もっとも俺の仲間たち(+メレスーロス)は慣れたもので、完全にスルーして中庭から出て行く。出迎えたメイド長のジャクリーヌとそれぞれ挨拶をして部屋に向かっていた。
唯一、困惑していたのはミレニアだ。
「ルルクや……前々から聞こうと思っておったのじゃが、この娘はおぬしの実の妹なのか?」
「そうだよ。妹のリリス。紹介してなかったっけ?」
「そ、そうか……実の妹がそのような目を……」
「あら、何か言いたいことでもありますかミレニアさん」
すくっと立ち上がったリリス。
その顔にそとゆきの笑顔を張り付けていた。
「こうしてお話しするのは初めてですね。今回の件ではお兄様が大変お世話になりました」
「学術都市で世話になったのはこっちのほうじゃ。改めて礼を言おう」
「いえいえ。それで、私とお兄様の関係に何かご不満でも? 言っておきますが兄と妹でも母は違いますので、マタイサ王国の法律では結婚ができます!」
「お、おう……そうかの。
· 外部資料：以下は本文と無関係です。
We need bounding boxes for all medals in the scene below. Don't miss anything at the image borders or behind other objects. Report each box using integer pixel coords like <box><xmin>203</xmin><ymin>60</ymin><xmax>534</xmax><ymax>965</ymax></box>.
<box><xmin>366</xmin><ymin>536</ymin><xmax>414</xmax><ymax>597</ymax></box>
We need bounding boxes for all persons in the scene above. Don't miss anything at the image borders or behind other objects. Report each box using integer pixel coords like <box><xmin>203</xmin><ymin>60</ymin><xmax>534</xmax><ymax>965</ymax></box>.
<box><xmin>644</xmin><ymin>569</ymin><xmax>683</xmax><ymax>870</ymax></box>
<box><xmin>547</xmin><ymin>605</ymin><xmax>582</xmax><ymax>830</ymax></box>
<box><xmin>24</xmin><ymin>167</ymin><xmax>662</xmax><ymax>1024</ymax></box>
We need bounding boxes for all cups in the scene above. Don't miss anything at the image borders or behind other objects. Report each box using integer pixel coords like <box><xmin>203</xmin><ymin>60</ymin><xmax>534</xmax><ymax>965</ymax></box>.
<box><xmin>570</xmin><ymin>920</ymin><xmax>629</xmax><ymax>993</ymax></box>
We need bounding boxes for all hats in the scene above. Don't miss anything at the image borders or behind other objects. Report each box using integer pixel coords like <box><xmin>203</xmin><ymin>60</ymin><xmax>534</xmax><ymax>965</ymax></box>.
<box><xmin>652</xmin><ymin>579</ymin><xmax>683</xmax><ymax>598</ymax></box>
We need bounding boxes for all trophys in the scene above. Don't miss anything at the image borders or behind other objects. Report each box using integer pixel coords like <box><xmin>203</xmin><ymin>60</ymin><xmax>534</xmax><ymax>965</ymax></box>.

何も問題はないのなら良いのじゃ……がんばるのじゃよ」
「応援して下さるのですか!? うふふ、では、ようこそお兄様のお屋敷へ! さあさあ、どうぞこちらへ!」
とたんに心からの笑顔になって歓迎するリリスだった。
ミレニアがこっそり耳打ちしてくる。
「……個性的な妹君じゃの」
「俺もそう思う」
ただの天使じゃないところも可愛いだろ?
ちなみにミレニアがバルギア竜公国について来たのは、この国のギルドマスターのカムロックに会うためだった。
これからギルド総帥のミレニウムの正体が実は〝賢者ミレニア〟だと告知するから、その協力を仰ごうということらしい。
それも急ぎの用事ではないので、しばらく俺たちの屋敷でゆっくりするつもりらしいけど。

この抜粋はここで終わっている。